Вторым пунктом была ссылка на дело «Штат Нью—Йорк против Слейда» в видеоархиве Murder on Trial, который транслировал сенсационные судебные процессы по делам об убийствах.
Вместо того чтобы сразу перейти к видео, Гурни решил сначала исследовать, как освещалась деятельность Зико Слейда в СМИ в прошлом и настоящем. Если он на протяжении многих лет был знаменитостью таблоидов, как утверждала Эмма, то у присяжных могло сложиться предвзятое мнение о нём, что, в свою очередь, могло повлиять на приговор.
Набрав в ноутбуке «Звезда тенниса Слейд», он наткнулся на статьи из «Sports Illustrated», «Tennis Today» и спортивных разделов ведущих газет. Эти материалы с заголовками вроде «Самый горячий подросток в теннисе» и «Мания Зико» рассказывали о его карьере с четырнадцати до семнадцати лет. На фотографиях он выглядел элегантным юношей с волнистыми волосами, стройными конечностями и очаровательной улыбкой.
Запрос «Знаменитость Слейд» вывел статьи о его позднем подростковом возрасте и начале двадцатых, когда внимание СМИ сосредоточилось на его романтических связях с поп—звездами, участии в гламурных арт—выставках и экстравагантных рекламных мероприятиях для его бренда спортивной одежды «Z». На снимках из того периода его взгляд стал более уверенным, а улыбка — более притягательной. Гурни привлекла статья под заголовком «Самый сексуальный мужчина в теннисе», написанная Конни Кларк.

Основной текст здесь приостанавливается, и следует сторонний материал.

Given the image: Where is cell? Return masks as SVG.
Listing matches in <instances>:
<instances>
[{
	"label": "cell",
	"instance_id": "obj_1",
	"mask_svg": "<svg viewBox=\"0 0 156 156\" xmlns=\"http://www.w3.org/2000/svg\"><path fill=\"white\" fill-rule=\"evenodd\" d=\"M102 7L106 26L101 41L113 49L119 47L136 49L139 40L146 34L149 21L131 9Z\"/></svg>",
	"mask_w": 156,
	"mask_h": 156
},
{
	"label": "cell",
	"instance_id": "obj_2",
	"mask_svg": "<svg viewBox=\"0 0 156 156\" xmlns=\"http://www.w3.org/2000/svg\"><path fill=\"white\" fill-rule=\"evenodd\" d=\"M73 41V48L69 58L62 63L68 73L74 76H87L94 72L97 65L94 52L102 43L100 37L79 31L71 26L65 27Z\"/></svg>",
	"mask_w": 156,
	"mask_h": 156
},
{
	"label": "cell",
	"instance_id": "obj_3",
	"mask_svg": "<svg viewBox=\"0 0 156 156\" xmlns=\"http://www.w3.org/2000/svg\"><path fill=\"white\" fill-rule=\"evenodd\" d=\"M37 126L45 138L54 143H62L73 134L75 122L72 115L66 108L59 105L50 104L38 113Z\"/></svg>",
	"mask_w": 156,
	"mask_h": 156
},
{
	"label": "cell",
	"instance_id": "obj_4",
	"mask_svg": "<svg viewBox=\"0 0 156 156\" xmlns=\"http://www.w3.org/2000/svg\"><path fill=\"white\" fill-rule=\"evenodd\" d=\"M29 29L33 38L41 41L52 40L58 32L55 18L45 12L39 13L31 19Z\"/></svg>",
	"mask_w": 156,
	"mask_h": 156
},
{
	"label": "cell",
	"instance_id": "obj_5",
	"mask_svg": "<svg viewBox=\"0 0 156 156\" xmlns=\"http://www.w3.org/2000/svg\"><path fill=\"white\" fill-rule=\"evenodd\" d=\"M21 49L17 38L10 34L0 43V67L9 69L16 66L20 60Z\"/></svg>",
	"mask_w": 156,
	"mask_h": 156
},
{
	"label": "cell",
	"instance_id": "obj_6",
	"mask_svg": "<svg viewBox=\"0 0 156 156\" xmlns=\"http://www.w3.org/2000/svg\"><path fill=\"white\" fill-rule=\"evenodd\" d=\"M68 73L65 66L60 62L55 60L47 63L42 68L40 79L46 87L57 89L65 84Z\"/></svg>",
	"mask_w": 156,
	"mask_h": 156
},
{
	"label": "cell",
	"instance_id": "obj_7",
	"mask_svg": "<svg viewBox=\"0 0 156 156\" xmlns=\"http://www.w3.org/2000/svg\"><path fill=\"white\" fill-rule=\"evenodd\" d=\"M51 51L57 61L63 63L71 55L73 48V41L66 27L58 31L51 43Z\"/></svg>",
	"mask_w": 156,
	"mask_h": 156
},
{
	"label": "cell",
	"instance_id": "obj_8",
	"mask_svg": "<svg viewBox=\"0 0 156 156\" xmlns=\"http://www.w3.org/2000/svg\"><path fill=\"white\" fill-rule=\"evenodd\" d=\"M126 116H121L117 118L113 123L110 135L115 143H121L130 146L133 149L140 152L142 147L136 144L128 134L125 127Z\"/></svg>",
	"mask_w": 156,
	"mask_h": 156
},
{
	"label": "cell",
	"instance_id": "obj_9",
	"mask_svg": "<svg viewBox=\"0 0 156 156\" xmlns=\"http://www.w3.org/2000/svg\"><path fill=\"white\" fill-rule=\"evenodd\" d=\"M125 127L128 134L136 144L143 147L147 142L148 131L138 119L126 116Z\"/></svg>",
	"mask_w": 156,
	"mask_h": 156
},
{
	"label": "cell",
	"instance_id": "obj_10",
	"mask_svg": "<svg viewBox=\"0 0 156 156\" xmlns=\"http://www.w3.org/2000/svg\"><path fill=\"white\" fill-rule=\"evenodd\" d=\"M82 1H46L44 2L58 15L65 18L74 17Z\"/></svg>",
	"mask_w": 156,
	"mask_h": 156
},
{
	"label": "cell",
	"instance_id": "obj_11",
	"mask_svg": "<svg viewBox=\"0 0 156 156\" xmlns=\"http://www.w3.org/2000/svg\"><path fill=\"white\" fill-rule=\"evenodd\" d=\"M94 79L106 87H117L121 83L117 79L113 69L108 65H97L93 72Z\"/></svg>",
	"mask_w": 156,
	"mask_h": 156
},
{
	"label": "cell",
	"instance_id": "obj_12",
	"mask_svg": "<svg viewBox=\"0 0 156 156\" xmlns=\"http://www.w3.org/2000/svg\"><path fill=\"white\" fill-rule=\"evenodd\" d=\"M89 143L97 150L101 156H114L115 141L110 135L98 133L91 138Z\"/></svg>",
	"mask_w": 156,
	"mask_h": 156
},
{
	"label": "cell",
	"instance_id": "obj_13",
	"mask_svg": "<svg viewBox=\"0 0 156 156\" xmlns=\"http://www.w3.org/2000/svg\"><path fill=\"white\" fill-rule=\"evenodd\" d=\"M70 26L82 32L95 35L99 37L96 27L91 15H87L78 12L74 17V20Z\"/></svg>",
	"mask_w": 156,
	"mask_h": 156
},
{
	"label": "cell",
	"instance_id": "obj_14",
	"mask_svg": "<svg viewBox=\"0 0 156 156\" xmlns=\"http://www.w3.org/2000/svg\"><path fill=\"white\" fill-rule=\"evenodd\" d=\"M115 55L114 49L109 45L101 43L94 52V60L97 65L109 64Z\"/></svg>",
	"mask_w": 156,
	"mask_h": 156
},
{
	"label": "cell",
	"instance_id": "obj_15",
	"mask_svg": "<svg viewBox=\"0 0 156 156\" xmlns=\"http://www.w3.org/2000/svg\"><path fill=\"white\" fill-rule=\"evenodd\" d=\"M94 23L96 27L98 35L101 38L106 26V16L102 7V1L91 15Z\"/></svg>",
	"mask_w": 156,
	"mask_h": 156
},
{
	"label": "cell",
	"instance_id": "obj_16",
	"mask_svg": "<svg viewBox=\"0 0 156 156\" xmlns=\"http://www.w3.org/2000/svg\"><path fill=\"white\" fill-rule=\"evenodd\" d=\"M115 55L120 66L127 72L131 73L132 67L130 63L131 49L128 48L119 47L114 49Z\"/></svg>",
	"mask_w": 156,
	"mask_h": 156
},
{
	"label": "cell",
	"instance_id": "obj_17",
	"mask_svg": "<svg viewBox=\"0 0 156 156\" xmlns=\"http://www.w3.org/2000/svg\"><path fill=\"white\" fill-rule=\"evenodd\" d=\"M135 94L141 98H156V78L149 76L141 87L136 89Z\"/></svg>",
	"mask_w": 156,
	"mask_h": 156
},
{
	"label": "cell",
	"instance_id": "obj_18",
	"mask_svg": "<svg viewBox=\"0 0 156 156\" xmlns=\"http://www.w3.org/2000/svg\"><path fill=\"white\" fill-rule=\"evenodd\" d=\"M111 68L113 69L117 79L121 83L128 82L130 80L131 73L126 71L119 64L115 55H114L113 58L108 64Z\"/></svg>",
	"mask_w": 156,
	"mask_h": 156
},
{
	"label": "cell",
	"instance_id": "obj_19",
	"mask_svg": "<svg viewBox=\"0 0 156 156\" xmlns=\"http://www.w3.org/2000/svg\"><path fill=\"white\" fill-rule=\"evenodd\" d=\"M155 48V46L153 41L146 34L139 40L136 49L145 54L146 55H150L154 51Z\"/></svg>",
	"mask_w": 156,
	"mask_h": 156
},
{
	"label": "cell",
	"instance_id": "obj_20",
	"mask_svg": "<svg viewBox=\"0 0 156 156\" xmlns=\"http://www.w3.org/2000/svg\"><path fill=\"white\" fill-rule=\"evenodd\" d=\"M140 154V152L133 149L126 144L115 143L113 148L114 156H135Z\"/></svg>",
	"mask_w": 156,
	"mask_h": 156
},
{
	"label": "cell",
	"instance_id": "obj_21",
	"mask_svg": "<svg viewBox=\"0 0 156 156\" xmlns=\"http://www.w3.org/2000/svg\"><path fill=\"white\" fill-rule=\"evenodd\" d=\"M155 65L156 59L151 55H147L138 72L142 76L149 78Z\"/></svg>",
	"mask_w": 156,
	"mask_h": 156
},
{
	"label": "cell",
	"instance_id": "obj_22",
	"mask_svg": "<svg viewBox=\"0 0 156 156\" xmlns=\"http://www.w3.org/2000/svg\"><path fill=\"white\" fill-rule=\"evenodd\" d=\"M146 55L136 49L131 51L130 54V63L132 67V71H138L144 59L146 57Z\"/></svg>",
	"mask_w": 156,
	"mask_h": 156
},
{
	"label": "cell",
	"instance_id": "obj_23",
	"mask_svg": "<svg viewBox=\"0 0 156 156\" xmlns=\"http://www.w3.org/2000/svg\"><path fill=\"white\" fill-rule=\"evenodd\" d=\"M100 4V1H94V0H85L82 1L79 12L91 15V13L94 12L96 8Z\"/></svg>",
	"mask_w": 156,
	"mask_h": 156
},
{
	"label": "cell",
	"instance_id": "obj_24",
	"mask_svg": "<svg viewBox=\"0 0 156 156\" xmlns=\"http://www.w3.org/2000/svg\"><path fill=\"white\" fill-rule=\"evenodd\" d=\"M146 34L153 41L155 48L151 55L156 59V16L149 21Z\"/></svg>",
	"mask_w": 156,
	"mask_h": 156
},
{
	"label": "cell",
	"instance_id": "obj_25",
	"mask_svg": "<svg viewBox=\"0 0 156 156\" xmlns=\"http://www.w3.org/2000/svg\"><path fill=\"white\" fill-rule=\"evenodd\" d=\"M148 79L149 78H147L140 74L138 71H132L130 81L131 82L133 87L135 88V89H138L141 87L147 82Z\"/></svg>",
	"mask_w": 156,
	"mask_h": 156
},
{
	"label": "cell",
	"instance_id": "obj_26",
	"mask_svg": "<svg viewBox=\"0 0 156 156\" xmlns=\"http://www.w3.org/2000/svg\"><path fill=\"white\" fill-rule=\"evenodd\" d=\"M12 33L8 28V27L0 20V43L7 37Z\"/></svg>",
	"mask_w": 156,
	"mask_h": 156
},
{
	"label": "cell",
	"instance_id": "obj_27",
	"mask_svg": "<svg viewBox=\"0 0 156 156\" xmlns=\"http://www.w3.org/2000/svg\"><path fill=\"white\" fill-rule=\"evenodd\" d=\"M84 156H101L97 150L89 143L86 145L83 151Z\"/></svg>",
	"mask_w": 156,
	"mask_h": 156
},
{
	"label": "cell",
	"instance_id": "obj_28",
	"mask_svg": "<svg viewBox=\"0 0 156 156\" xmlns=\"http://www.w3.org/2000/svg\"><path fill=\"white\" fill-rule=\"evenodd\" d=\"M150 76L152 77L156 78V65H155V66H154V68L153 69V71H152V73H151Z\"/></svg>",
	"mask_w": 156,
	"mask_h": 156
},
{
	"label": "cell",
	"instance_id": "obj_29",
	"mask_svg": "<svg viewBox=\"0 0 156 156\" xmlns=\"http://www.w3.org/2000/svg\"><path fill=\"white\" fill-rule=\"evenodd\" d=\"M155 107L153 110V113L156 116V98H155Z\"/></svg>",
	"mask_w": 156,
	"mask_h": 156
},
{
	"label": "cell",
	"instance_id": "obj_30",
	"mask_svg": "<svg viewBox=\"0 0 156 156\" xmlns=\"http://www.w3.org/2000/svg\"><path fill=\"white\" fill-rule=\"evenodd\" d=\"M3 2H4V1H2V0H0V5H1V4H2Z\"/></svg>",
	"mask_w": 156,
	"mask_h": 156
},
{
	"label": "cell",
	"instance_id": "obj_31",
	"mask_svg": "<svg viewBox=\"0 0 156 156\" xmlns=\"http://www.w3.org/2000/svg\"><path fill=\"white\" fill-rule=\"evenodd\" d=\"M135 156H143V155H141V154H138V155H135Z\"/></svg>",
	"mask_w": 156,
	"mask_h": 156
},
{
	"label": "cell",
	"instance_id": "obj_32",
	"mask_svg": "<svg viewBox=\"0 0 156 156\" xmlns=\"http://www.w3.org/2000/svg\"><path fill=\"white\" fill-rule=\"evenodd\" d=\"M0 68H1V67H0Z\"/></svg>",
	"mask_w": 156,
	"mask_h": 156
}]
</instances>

Когда Гурни получил награду за рекордное количество раскрытых убийств, Конни Кларк посвятила ему статью в «New York Magazine». За заголовком «Супер—Полицейский» скрывался лестный тон, выводящий репутацию его отдела на уровень, который он считал бесконечно унизительным.
Поиск по запросу «Скандалы Слейда» приводил к статьям, рассказывающим о том, как двадцатитрехлетний любимец общества превратился в испорченного, коррумпированного двадцатишестилетнего. В их числе были аресты по наркотическим делам, слухи о торговле несовершеннолетними с целью сексуальной эксплуатации, обвинения в изнасиловании, связи с одиозными политиками и череда посещений реабилитационных центров, за которыми следовали громкие публичные рецидивы.